第8話 人見知りのエロ女
宿泊する予定のゲストハウスのオーナーは、駅まで迎えに来てくれた。
歩いて数分の距離なのに、迷う人が結構多いんだそうな。
部屋に案内してもらい、チェックイン手続きをする。
「....」
「....」
部屋の使い方の説明を受け、必要な事は全て完了。
その後、沈黙が訪れた。
私の★超絶!人見知り★が発動したからだ。
「....」
特に、何を話せばいいのかわからない。
向こうも、「この後、どのような予定ですか?」とか、「何かしたい事ありますか?」と気を遣って話し掛けてくれるけれど、「特にないです」と答えてしまう。
「もし良かったらお使いください」
あまりに重い空気を打破したかったのか、オーナーはノートパソコンを出してきた。
「あ、はい」と受け取った私は、慣れない日本語のキーボードに戸惑う。
とりあえずリンクをクリックして、面白そうな動画でも見よう。
「あっ!ああっ!あんっ!あんっ!」
どこをどうしたのか...なんか...動画の中の男女は...アレしている...。
えーっと...これ...。
「何見てんすか?」
オーナーがこちらを見る。
「....」
そっと、ブラウザを閉じた。
「ところで、食事どうします?もうされました?」
「まだです。」
「お酒飲める歳ですよね?居酒屋ですけど、一緒に行きます?」
「あ、はい。」
付いて行く事にした。
なんかちょっと、嬉しかった。
オーナーが連れて行ってくれた居酒屋は、地元の人たちが集まる店だった。
関西風・関東風の両方のお好み焼きが食べられるし、串揚げも頼めるのが魅力。
「串揚げ頼みます?カエルとかイノシシとか、珍しいのもあるんで。」
「はい。
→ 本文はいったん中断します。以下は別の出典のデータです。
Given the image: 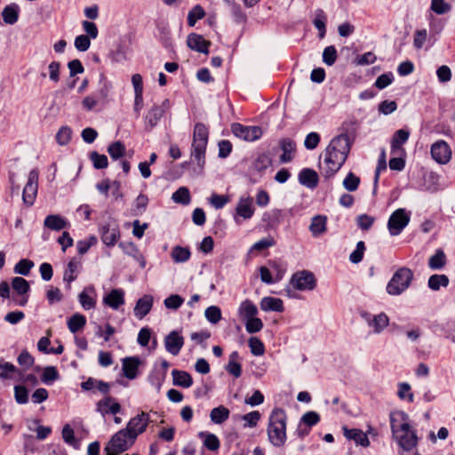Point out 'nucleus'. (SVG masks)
I'll return each mask as SVG.
<instances>
[{
  "instance_id": "obj_1",
  "label": "nucleus",
  "mask_w": 455,
  "mask_h": 455,
  "mask_svg": "<svg viewBox=\"0 0 455 455\" xmlns=\"http://www.w3.org/2000/svg\"><path fill=\"white\" fill-rule=\"evenodd\" d=\"M351 145L347 134H339L331 140L324 153L323 175L325 178L332 177L340 170L348 156Z\"/></svg>"
},
{
  "instance_id": "obj_2",
  "label": "nucleus",
  "mask_w": 455,
  "mask_h": 455,
  "mask_svg": "<svg viewBox=\"0 0 455 455\" xmlns=\"http://www.w3.org/2000/svg\"><path fill=\"white\" fill-rule=\"evenodd\" d=\"M269 442L275 447L283 446L286 442V414L283 409L272 411L267 427Z\"/></svg>"
},
{
  "instance_id": "obj_3",
  "label": "nucleus",
  "mask_w": 455,
  "mask_h": 455,
  "mask_svg": "<svg viewBox=\"0 0 455 455\" xmlns=\"http://www.w3.org/2000/svg\"><path fill=\"white\" fill-rule=\"evenodd\" d=\"M390 422L393 435L399 446L406 451L414 449L418 444V436L415 431L411 430L410 424L407 422L397 423L392 417Z\"/></svg>"
},
{
  "instance_id": "obj_4",
  "label": "nucleus",
  "mask_w": 455,
  "mask_h": 455,
  "mask_svg": "<svg viewBox=\"0 0 455 455\" xmlns=\"http://www.w3.org/2000/svg\"><path fill=\"white\" fill-rule=\"evenodd\" d=\"M414 278L412 270L407 267H399L387 284L386 291L389 295L398 296L404 292Z\"/></svg>"
},
{
  "instance_id": "obj_5",
  "label": "nucleus",
  "mask_w": 455,
  "mask_h": 455,
  "mask_svg": "<svg viewBox=\"0 0 455 455\" xmlns=\"http://www.w3.org/2000/svg\"><path fill=\"white\" fill-rule=\"evenodd\" d=\"M208 136L209 132L207 127L202 123L196 124L193 133L191 156L195 157L200 167H203L205 164V150L208 143Z\"/></svg>"
},
{
  "instance_id": "obj_6",
  "label": "nucleus",
  "mask_w": 455,
  "mask_h": 455,
  "mask_svg": "<svg viewBox=\"0 0 455 455\" xmlns=\"http://www.w3.org/2000/svg\"><path fill=\"white\" fill-rule=\"evenodd\" d=\"M135 440L130 437L128 431L121 429L116 433L104 448L106 455H119L127 451Z\"/></svg>"
},
{
  "instance_id": "obj_7",
  "label": "nucleus",
  "mask_w": 455,
  "mask_h": 455,
  "mask_svg": "<svg viewBox=\"0 0 455 455\" xmlns=\"http://www.w3.org/2000/svg\"><path fill=\"white\" fill-rule=\"evenodd\" d=\"M411 220L410 212L403 208L395 210L389 217L387 229L391 235L395 236L402 233Z\"/></svg>"
},
{
  "instance_id": "obj_8",
  "label": "nucleus",
  "mask_w": 455,
  "mask_h": 455,
  "mask_svg": "<svg viewBox=\"0 0 455 455\" xmlns=\"http://www.w3.org/2000/svg\"><path fill=\"white\" fill-rule=\"evenodd\" d=\"M38 179H39V171L35 168L31 170L28 173V181L23 188L22 192V200L23 203L31 206L37 195L38 189Z\"/></svg>"
},
{
  "instance_id": "obj_9",
  "label": "nucleus",
  "mask_w": 455,
  "mask_h": 455,
  "mask_svg": "<svg viewBox=\"0 0 455 455\" xmlns=\"http://www.w3.org/2000/svg\"><path fill=\"white\" fill-rule=\"evenodd\" d=\"M291 283L299 291H313L316 286L315 277L308 270H302L293 274Z\"/></svg>"
},
{
  "instance_id": "obj_10",
  "label": "nucleus",
  "mask_w": 455,
  "mask_h": 455,
  "mask_svg": "<svg viewBox=\"0 0 455 455\" xmlns=\"http://www.w3.org/2000/svg\"><path fill=\"white\" fill-rule=\"evenodd\" d=\"M232 133L246 141H254L262 136V130L259 126H245L239 123H234L231 125Z\"/></svg>"
},
{
  "instance_id": "obj_11",
  "label": "nucleus",
  "mask_w": 455,
  "mask_h": 455,
  "mask_svg": "<svg viewBox=\"0 0 455 455\" xmlns=\"http://www.w3.org/2000/svg\"><path fill=\"white\" fill-rule=\"evenodd\" d=\"M148 423V414L147 412L142 411L141 413L136 415L135 417L132 418L129 420L124 430L128 431V435H130V437H132V440H136L138 435L142 434L146 430Z\"/></svg>"
},
{
  "instance_id": "obj_12",
  "label": "nucleus",
  "mask_w": 455,
  "mask_h": 455,
  "mask_svg": "<svg viewBox=\"0 0 455 455\" xmlns=\"http://www.w3.org/2000/svg\"><path fill=\"white\" fill-rule=\"evenodd\" d=\"M170 108L169 100H164L161 105H154L145 116L146 128L153 129L158 124L164 114Z\"/></svg>"
},
{
  "instance_id": "obj_13",
  "label": "nucleus",
  "mask_w": 455,
  "mask_h": 455,
  "mask_svg": "<svg viewBox=\"0 0 455 455\" xmlns=\"http://www.w3.org/2000/svg\"><path fill=\"white\" fill-rule=\"evenodd\" d=\"M255 208L253 206V198L249 196H241L235 207V222L240 223L239 218H242L243 220L251 219L253 216Z\"/></svg>"
},
{
  "instance_id": "obj_14",
  "label": "nucleus",
  "mask_w": 455,
  "mask_h": 455,
  "mask_svg": "<svg viewBox=\"0 0 455 455\" xmlns=\"http://www.w3.org/2000/svg\"><path fill=\"white\" fill-rule=\"evenodd\" d=\"M96 411L103 417L107 414L116 415L121 411V405L116 399L110 395H105V397L96 403Z\"/></svg>"
},
{
  "instance_id": "obj_15",
  "label": "nucleus",
  "mask_w": 455,
  "mask_h": 455,
  "mask_svg": "<svg viewBox=\"0 0 455 455\" xmlns=\"http://www.w3.org/2000/svg\"><path fill=\"white\" fill-rule=\"evenodd\" d=\"M431 156L439 164H446L451 157V151L447 142L438 140L431 147Z\"/></svg>"
},
{
  "instance_id": "obj_16",
  "label": "nucleus",
  "mask_w": 455,
  "mask_h": 455,
  "mask_svg": "<svg viewBox=\"0 0 455 455\" xmlns=\"http://www.w3.org/2000/svg\"><path fill=\"white\" fill-rule=\"evenodd\" d=\"M101 240L108 247L114 246L120 237L118 225L107 223L100 228Z\"/></svg>"
},
{
  "instance_id": "obj_17",
  "label": "nucleus",
  "mask_w": 455,
  "mask_h": 455,
  "mask_svg": "<svg viewBox=\"0 0 455 455\" xmlns=\"http://www.w3.org/2000/svg\"><path fill=\"white\" fill-rule=\"evenodd\" d=\"M184 345V338L177 331H172L164 338V347L172 355H178Z\"/></svg>"
},
{
  "instance_id": "obj_18",
  "label": "nucleus",
  "mask_w": 455,
  "mask_h": 455,
  "mask_svg": "<svg viewBox=\"0 0 455 455\" xmlns=\"http://www.w3.org/2000/svg\"><path fill=\"white\" fill-rule=\"evenodd\" d=\"M187 44L193 51L208 54L211 42L205 40L203 36L199 34L191 33L188 36Z\"/></svg>"
},
{
  "instance_id": "obj_19",
  "label": "nucleus",
  "mask_w": 455,
  "mask_h": 455,
  "mask_svg": "<svg viewBox=\"0 0 455 455\" xmlns=\"http://www.w3.org/2000/svg\"><path fill=\"white\" fill-rule=\"evenodd\" d=\"M111 386L112 385L108 382H105L92 377H89L85 381L81 383L82 390L91 391L96 388L102 395L109 394Z\"/></svg>"
},
{
  "instance_id": "obj_20",
  "label": "nucleus",
  "mask_w": 455,
  "mask_h": 455,
  "mask_svg": "<svg viewBox=\"0 0 455 455\" xmlns=\"http://www.w3.org/2000/svg\"><path fill=\"white\" fill-rule=\"evenodd\" d=\"M299 182L307 187V188L313 189L317 187L319 182V177L315 171L310 168H304L299 173Z\"/></svg>"
},
{
  "instance_id": "obj_21",
  "label": "nucleus",
  "mask_w": 455,
  "mask_h": 455,
  "mask_svg": "<svg viewBox=\"0 0 455 455\" xmlns=\"http://www.w3.org/2000/svg\"><path fill=\"white\" fill-rule=\"evenodd\" d=\"M103 303L112 309H118L120 306L124 304V291L122 289H113L104 296Z\"/></svg>"
},
{
  "instance_id": "obj_22",
  "label": "nucleus",
  "mask_w": 455,
  "mask_h": 455,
」
言われるままに、カエルを注文した。
これが意外と美味しかった。
魚と鶏肉の中間という感じ。
気分が良くなった私は、ビールを注文した。
たこ焼きも。
このたこ焼きで、私はやらかした。
日本に居る間に食べておきたい1品で、メニューにあったから注文したんだけど...。
出て来てすぐ、1個丸々、口の中に入れてしまった。
熱い!
ヤバいマジ熱い!
でも吐き出すわけにはいかない!
「あっ、あっ、あふっ、あっ、あっ」
我慢した結果、火傷してしまった...。
この後、何を食べても味がイマイチわからない状態に...。
それに加えて痛い...。
「それwwwさっきの動画の?」
えっ?
「まさか、エロ動画を見られるとは思いませんでしたwww」
うっわ、ここでそれを言う?
口の中火傷してそれどころじゃないのに、最悪だ。
それにあれはたまたま、変な所クリックしただけ...。
って、どこクリックしたっけ?
お気に入りフォルダだっけ?
...いずれにしろ、私はオーナーに、エロい女だと思われてしまったっぽい。